- [DOCUMENT TEXT]
++++++++++++++++++++

If you trust them with all that why even encrypt the mail client side?

4 comments

It's not about whether you trust them not to read your emails, its about whether they would be able to turn them over to anyone with a valid request. The decryption is local, they could send modified code specifically to you that returns whatever password you type in, but there's no legal mechanism for forcing that in switzerland and I imagine that practice wouldn't go unnoticed if they did it to comply with every request they got.
To be fair, ProtonMail Bridge is available in beta for all paid members right now, which will allow you to use it with Thunderbird.

https://www.reddit.com/r/ProtonMail/comments/77ifdx/protonma...

Yep. And the same argument applies to their apps. We need an open standard with an app built by a trusted third party.
For email clients, Thunderbird is still being developed (latest release was from less than a month ago):

https://www.mozilla.org/en-GB/thunderbird/

Also, the V1.0 release of Mailpile is meant to be coming soon:

https://www.mailpile.is/

https://github.com/mailpile/Mailpile

For setting up your own email server...

https://mailinabox.email/

http://www.iredmail.org/

I understand your point of view, but these are different levels of trust. You can audit the javascript they are sending you and (potentially) notice it is a ruse. If they are reading your email after you send it to their server though you have no way of knowing.

++++++++++++++++++++

- [EXERCISE PROMPT]
Which release of Mailpile does the comment thread say is coming soon? The rows are separate material with no connection to the comment thread.

- [RAW DATA]
++++++++++++++++++++

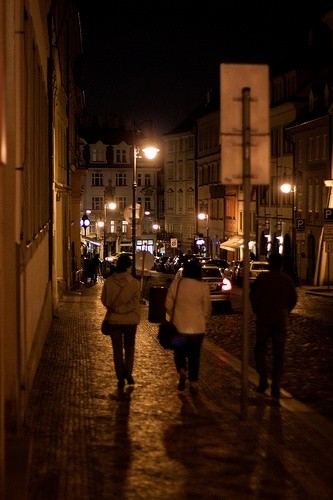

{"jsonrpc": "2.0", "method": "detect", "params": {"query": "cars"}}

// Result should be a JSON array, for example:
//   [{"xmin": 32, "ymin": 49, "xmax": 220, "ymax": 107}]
[
  {"xmin": 165, "ymin": 265, "xmax": 231, "ymax": 308},
  {"xmin": 235, "ymin": 260, "xmax": 269, "ymax": 286},
  {"xmin": 157, "ymin": 253, "xmax": 240, "ymax": 282}
]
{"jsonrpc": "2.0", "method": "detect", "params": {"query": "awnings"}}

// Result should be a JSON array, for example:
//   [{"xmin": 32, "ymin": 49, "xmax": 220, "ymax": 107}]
[
  {"xmin": 80, "ymin": 234, "xmax": 101, "ymax": 246},
  {"xmin": 219, "ymin": 235, "xmax": 256, "ymax": 253}
]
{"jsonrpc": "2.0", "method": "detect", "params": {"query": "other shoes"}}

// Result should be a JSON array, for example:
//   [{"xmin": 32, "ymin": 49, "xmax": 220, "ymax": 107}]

++++++++++++++++++++

- [RESULT]
The V1.0 release.